§ Task instructions
Starting at the line that contains "안동 사무실 이사 업체", transcribe every remaining line of the data below exactly, and omit all pictures.

§ Dataset extract
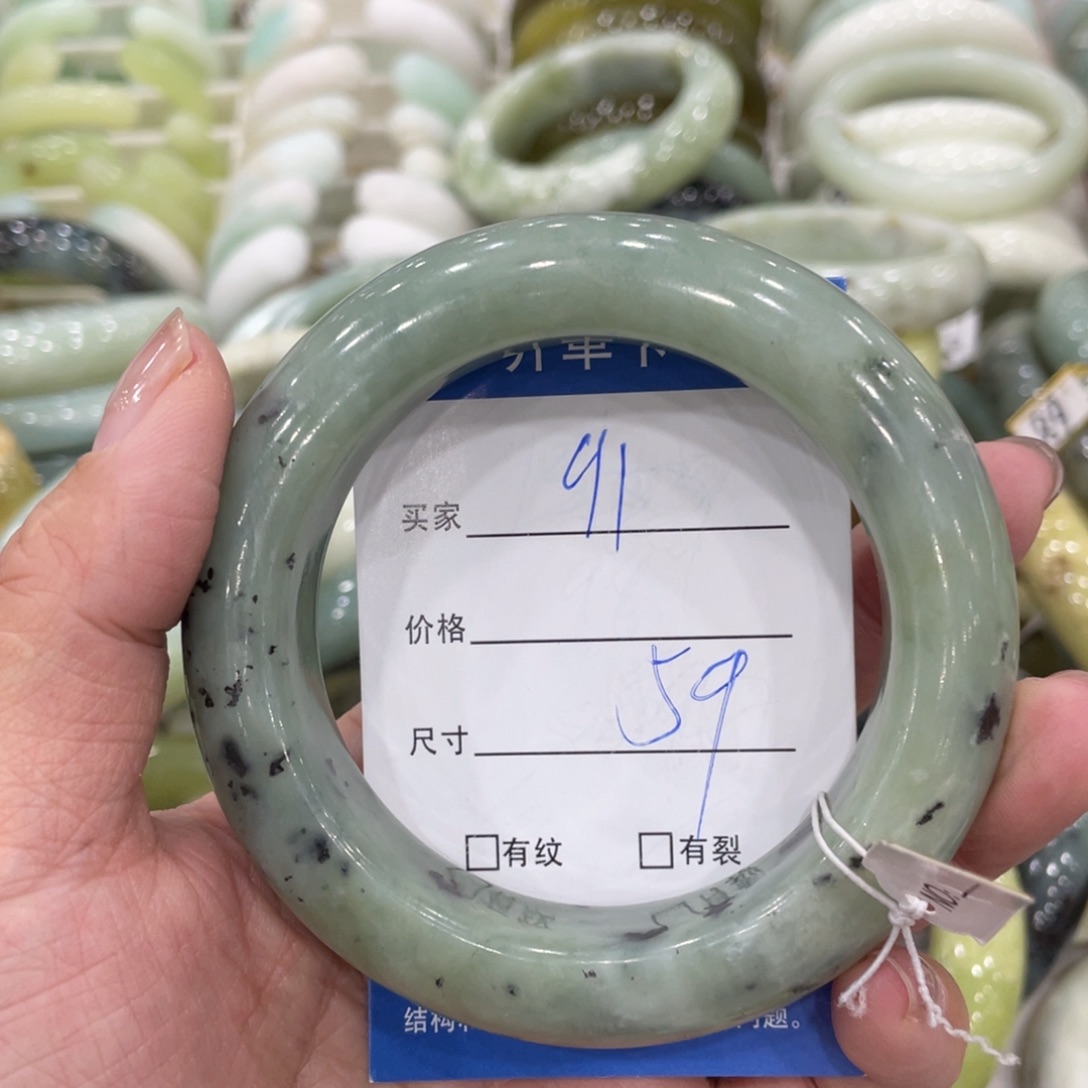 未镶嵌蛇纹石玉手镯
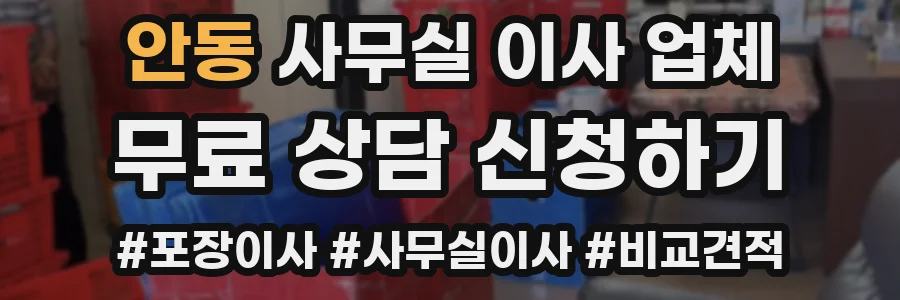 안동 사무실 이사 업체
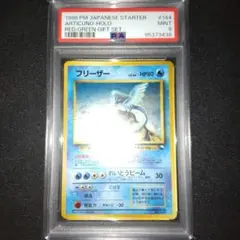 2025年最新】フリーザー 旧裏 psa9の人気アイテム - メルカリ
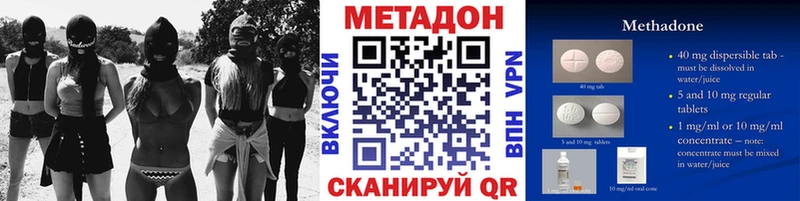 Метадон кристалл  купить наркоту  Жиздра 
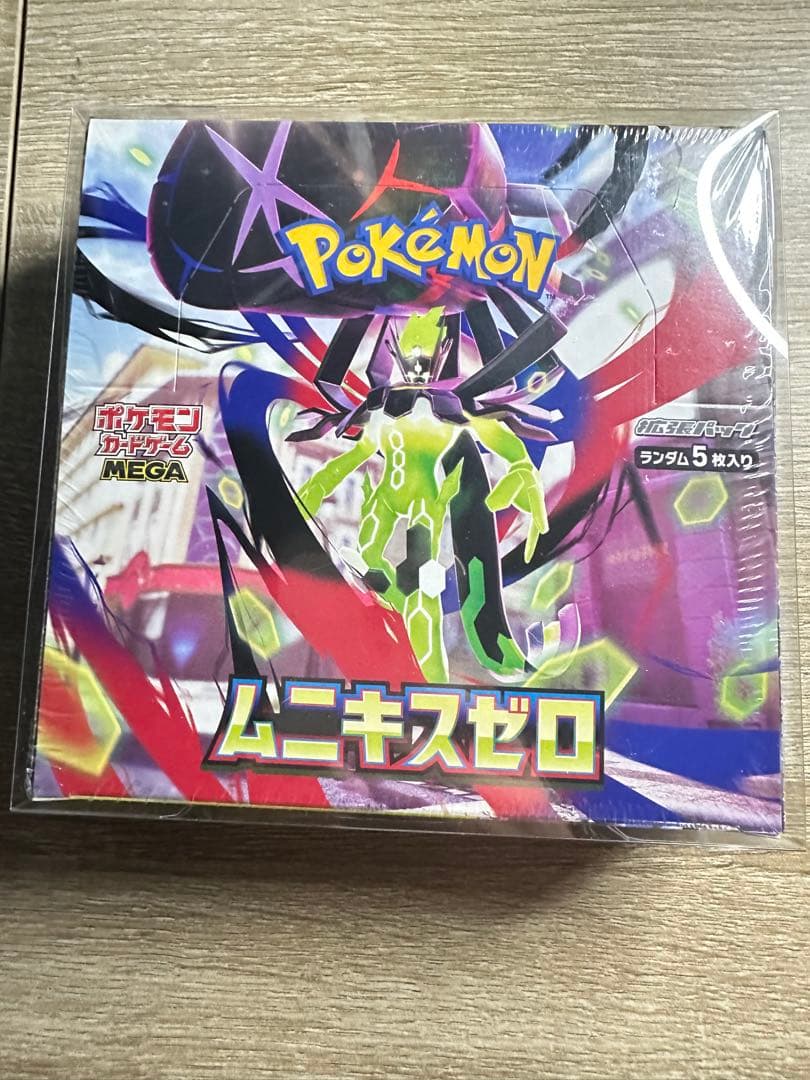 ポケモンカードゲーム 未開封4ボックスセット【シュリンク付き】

§ Response to the task
 안동 사무실 이사 업체
 2025年最新】フリーザー 旧裏 psa9の人気アイテム - メルカリ
 Метадон кристалл  купить наркоту  Жиздра 
 ポケモンカードゲーム 未開封4ボックスセット【シュリンク付き】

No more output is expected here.